─── SUPPLIED INFORMATION

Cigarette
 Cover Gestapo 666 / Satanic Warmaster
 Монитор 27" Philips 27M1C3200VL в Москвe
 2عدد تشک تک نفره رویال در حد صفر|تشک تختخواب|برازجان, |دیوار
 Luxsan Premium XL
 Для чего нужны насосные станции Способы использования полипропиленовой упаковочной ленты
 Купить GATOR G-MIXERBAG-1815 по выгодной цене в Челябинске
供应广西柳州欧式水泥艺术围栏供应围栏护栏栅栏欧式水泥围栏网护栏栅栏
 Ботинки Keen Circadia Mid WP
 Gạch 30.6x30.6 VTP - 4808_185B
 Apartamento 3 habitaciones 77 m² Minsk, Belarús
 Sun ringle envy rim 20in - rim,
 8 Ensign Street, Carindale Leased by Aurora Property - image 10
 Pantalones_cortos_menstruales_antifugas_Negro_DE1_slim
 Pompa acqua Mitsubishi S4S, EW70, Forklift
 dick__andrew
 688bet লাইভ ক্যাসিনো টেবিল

──────

__JOB ITEM__:
Reproduce every one of the items above word for word, in the same order.

__EXERCISE ANSWER__:
Cigarette
 Cover Gestapo 666 / Satanic Warmaster
 Монитор 27" Philips 27M1C3200VL в Москвe
 2عدد تشک تک نفره رویال در حد صفر|تشک تختخواب|برازجان, |دیوار
 Luxsan Premium XL
 Для чего нужны насосные станции Способы использования полипропиленовой упаковочной ленты
 Купить GATOR G-MIXERBAG-1815 по выгодной цене в Челябинске
供应广西柳州欧式水泥艺术围栏供应围栏护栏栅栏欧式水泥围栏网护栏栅栏
 Ботинки Keen Circadia Mid WP
 Gạch 30.6x30.6 VTP - 4808_185B
 Apartamento 3 habitaciones 77 m² Minsk, Belarús
 Sun ringle envy rim 20in - rim,
 8 Ensign Street, Carindale Leased by Aurora Property - image 10
 Pantalones_cortos_menstruales_antifugas_Negro_DE1_slim
 Pompa acqua Mitsubishi S4S, EW70, Forklift
 dick__andrew
 688bet লাইভ ক্যাসিনো টেবিল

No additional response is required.